→ **EXCERPT PROVIDED**
◆ ◆ ◆ ◆

Picagge verdi – Green homemade pasta

green picagge

 

I decided to open this blog with one of the first dish I remember to have entirely made by myself and which made me feel a real cook and so proud of myself.

I was about 7 years old when, after childhood hours spent sat in my grandmother (Nonna Mina Mina) ’s kitchen watching her kneading doughs dust of flour from hair to toes, she eventually decided that I deserved to be promoted and have access to the marble board to prepare green picagge!

I did my best also considering the responsibility to prepare the Sunday lunch for the entire family and the result was pretty (and incredibly) good…as often happens when you commit with passion and wish to make someone you love proud of you.

This kind of homemade pasta is very easy to shape. The size of the strips  in fact is wider than tagliolini (Picagge in Genoa dialect indeed means cotton ribbons and they are of about 4 cm width) and you don’t need a machine for rolling out the dough nor to be very precise.

Maybe this is the reason why my grandma let me try them and the reason why I let my son help me this time!

So, this is the recipe I remember by heart.

 

 


 

dough ingredients

WHAT YOU NEED:

For the homemade pasta:

2 cups of durum wheat flour

2 eggs

2 cups of fresh borages leaves (you can use spinaches as well)

◆ ◆ ◆ ◆

→ **REQUIREMENTS**
[1] Answer these from the green picagge post:
(a) About how old was the writer when first allowed to prepare green picagge?
(b) What does "picagge" mean in Genoa dialect?
(c) Whom did the writer let help this time?
[2] From the green picagge post, write out everything from "I was about" down to "prepare green picagge!".
[3] List each ingredient the green picagge post gives for the homemade pasta, with its quantity.

◆ ◆ ◆ ◆

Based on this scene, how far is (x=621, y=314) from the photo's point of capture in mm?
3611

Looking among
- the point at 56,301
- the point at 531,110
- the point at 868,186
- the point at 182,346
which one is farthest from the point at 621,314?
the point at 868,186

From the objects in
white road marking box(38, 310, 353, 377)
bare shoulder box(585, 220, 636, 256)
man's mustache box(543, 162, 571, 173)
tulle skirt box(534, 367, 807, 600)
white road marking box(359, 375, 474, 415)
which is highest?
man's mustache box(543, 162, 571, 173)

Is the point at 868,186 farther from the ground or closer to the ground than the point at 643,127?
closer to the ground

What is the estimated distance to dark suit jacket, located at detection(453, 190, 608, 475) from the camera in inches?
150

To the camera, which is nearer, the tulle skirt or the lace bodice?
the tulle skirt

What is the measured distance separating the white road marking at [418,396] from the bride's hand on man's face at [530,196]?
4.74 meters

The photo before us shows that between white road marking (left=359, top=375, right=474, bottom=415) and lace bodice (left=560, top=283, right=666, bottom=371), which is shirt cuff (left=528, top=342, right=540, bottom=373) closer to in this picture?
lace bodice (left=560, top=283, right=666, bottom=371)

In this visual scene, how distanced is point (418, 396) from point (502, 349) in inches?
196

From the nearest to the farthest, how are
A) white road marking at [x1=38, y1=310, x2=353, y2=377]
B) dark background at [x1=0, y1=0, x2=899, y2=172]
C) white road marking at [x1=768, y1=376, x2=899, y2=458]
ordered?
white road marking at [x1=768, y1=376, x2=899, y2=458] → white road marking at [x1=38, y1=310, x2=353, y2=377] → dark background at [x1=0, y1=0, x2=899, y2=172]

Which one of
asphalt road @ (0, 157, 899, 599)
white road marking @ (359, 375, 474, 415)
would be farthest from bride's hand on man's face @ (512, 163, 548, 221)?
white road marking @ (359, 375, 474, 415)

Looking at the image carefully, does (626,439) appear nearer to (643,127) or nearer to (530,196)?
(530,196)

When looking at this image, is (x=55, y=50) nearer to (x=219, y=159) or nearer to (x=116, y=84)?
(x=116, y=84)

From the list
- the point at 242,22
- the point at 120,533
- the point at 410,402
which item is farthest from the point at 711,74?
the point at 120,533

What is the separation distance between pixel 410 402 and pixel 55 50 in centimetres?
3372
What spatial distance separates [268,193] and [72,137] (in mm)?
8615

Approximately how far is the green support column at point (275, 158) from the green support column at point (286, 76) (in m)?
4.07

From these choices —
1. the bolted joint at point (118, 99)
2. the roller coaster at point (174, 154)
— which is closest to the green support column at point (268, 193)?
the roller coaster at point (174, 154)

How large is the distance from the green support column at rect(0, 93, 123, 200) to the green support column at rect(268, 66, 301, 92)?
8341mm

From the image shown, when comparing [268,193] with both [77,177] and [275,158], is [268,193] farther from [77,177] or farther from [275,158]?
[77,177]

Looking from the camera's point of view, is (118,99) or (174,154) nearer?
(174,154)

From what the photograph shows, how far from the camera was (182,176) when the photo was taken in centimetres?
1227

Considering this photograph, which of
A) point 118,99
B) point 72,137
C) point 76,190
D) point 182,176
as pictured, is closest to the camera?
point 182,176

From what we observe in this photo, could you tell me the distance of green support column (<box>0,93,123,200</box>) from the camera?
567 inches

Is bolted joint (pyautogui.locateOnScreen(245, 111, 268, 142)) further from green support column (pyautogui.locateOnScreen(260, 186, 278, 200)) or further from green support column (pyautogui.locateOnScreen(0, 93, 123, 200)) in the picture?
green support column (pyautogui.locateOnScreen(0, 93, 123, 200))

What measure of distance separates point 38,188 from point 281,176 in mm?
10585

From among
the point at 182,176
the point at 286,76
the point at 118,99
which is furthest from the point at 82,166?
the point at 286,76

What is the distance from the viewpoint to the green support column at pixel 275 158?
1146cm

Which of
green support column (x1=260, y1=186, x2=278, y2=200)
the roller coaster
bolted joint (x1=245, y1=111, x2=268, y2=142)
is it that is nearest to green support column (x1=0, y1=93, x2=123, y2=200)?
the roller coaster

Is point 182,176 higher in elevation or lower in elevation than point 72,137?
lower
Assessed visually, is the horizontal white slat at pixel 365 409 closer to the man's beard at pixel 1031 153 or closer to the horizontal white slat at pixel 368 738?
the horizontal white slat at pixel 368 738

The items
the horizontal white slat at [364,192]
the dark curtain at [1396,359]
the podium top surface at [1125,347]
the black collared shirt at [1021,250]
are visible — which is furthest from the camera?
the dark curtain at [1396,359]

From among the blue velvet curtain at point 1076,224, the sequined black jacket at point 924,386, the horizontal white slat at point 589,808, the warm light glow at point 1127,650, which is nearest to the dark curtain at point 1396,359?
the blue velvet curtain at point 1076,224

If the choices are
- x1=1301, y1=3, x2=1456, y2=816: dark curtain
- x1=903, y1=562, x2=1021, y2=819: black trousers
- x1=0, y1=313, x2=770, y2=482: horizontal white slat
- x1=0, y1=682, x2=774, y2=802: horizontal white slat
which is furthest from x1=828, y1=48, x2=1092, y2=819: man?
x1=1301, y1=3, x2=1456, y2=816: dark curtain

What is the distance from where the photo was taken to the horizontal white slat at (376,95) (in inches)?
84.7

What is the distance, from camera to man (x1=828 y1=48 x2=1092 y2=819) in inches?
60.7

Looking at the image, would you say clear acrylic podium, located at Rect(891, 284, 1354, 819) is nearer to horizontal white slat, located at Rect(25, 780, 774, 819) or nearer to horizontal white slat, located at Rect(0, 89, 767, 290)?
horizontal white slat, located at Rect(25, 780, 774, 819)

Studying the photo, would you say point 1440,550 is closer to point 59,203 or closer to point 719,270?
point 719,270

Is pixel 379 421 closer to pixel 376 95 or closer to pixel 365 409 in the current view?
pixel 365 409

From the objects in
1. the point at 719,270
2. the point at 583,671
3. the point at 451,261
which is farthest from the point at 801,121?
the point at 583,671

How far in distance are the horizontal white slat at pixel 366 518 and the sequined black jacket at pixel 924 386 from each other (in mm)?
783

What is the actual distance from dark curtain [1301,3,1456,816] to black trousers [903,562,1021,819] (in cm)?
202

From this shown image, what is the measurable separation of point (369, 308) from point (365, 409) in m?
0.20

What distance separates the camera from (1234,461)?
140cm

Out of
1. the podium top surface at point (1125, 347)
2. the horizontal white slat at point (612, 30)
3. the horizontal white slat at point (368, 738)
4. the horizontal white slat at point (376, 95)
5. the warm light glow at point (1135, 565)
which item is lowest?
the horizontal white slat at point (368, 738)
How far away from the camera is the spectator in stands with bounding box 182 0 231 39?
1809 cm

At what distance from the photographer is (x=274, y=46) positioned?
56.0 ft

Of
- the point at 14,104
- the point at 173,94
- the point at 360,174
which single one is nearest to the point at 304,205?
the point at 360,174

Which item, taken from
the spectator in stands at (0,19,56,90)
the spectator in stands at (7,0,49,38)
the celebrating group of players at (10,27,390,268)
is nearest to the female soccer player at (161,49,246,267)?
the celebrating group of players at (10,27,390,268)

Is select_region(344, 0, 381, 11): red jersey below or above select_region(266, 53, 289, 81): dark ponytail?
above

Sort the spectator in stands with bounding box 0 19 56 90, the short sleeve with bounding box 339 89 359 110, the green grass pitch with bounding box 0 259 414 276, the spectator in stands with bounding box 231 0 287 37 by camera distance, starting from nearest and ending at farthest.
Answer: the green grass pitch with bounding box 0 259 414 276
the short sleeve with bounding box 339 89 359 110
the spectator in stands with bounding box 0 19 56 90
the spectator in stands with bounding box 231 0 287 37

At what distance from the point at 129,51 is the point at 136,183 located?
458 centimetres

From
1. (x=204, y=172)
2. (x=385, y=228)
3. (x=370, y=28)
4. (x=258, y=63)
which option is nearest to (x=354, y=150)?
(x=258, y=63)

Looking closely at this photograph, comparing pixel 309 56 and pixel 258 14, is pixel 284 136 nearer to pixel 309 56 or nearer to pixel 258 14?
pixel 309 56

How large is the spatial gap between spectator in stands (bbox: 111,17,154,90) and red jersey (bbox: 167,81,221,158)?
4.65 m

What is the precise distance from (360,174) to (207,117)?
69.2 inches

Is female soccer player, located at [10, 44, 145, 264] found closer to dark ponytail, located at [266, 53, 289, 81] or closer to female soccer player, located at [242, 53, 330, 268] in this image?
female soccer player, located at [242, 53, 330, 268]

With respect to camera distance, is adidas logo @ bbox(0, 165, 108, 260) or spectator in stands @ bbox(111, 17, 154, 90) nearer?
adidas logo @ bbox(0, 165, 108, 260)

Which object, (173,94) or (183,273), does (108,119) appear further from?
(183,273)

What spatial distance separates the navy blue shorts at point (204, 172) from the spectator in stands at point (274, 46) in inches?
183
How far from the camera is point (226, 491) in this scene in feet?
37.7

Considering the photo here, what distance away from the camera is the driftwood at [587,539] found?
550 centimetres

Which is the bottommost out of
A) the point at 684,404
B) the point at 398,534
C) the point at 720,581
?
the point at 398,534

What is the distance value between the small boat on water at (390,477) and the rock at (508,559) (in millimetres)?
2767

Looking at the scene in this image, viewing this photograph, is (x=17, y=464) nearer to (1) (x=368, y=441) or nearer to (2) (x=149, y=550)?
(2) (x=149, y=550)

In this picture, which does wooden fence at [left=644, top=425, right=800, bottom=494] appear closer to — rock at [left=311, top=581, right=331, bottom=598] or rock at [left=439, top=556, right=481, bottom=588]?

◆ ◆ ◆ ◆

→ **IN RESPONSE**
[1]
(a) About 7 years old
(b) Cotton ribbons
(c) The writer's son

[2]
I was about 7 years old when, after childhood hours spent sat in my grandmother (Nonna Mina Mina) ’s kitchen watching her kneading doughs dust of flour from hair to toes, she eventually decided that I deserved to be promoted and have access to the marble board to prepare green picagge!

[3]
- 2 cups of durum wheat flour
- 2 eggs
- 2 cups of fresh borages leaves (you can use spinaches as well)